Выбрать главу

Если бы Эфрона арестовали, он бы избежал казни в СССР и, возможно, пересидел бы в швейцарской тюрьме и Вторую мировую. А так – вовлек в возвращение на родину, туда, где “дом срыт”, и Цветаеву с сыном, затянув их в этот мальстрём смертей. Цветаева повесилась (Софья Вишневецкая, жена литературного сановника Вишневского: “В то время как страна воюет, Цветаева нашла время повеситься”). Мур погиб на фронте в 1944-м. Иные считали его виновником смерти матери, которая в одной из предсмертных записок (их было три) написала, что с ней он пропадет. Они и в самом деле ссорились, в его дневниках есть много жестких фрагментов о матери. Но в 42-м в эвакуации в Ташкенте, в выделенной ему загородке, он вслух читал километрами стихи Цветаевой, а в дневниках сравнивал маму с Ахматовой: “Она никогда не была сфинксом”.

Смерть Марины Ивановны – это картина того, как внешние обстоятельства, к которым можно причислить и тоталитарное государство, способны последовательно убивать человека. Это сумма отчаяния без компенсации “за этот ад”, который начался сразу после того, как закончились идиллические Таруса, лигурийское побережье, эти пастернаковские “все елки на свете, все сны детворы”, Трехпрудный переулок в Москве, папин Музей, Коктебель…

И эта тоска по родине, разоблаченная морока, с одним большим “но”: “Всяк дом мне чужд, всяк храм мне пуст, / И всё – равно, и всё – едино. / Но если по дороге куст / Встает, особенно – рябина…”

Многоточие.

“Вся жизнь была единоборством с царящей пошлостью…”
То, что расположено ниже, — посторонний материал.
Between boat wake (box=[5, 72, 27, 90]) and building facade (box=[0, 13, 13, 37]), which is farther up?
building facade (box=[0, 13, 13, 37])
Пастернак начинался на первом курсе университета с тоненького томика стихов с каким-то одуванчиком на обморочно-желтой обложке, с “Февраль, достать чернил и плакать…” – Борис Леонидович для чайников. А затем – “совписовское” собрание прозы 1983 года с предисловием академика Лихачева, начинавшееся с “Апеллесовой черты”, переворачивавшей весь русский алфавит, весь порядок букв и звуков, всех “эр” и “эль” родного языка. И с фотографией переделкинской дачи на форзаце, дачи, которую немедленно надо было посетить, – и случилось это осенью то ли 1984-го, то ли 1985-го, во время литфондовского конфликта вокруг нее. Дача была наглухо закрыта, калитка и пристройка справа – открыты. В пристройке стоял чайник и вообще читались следы чьего-то быта, притом следы недавние. А затем – на годы – страстное обожание поэта, пастернакомания в период его активной реабилитации, когда уже можно было отложить в сторону самиздатовские сборники – ведь появились сначала “худлитовский” двухтомник, подписанный в печать в августе 1984-го, затем четырехтомник, первый том которого отправили в работу в декабре 1988-го (оба с предисловиями академика Лихачева). В том же 1988-м была подписана в печать первая биография поэта, написанная его сыном Евгением Пастернаком. Потом – находки у букинистов: “Стихотворения в одном томе” – “Худлит”, 1936-й, 20 тысяч тираж, с портретом Пастернака – гравюрой на дереве художника Дмитровского. Обложку и шмуцтитулы делал художник Кирнарский – тот же, что оформил “Охранную грамоту” 1931 года (Издательство писателей в Ленинграде). А потом друг подарил мне рассыпавшуюся в руках малоформатную салатового цвета “Охранную грамоту”, изданную в 1970-м в Edizioni Aquario в Риме, с предисловием Вейдле.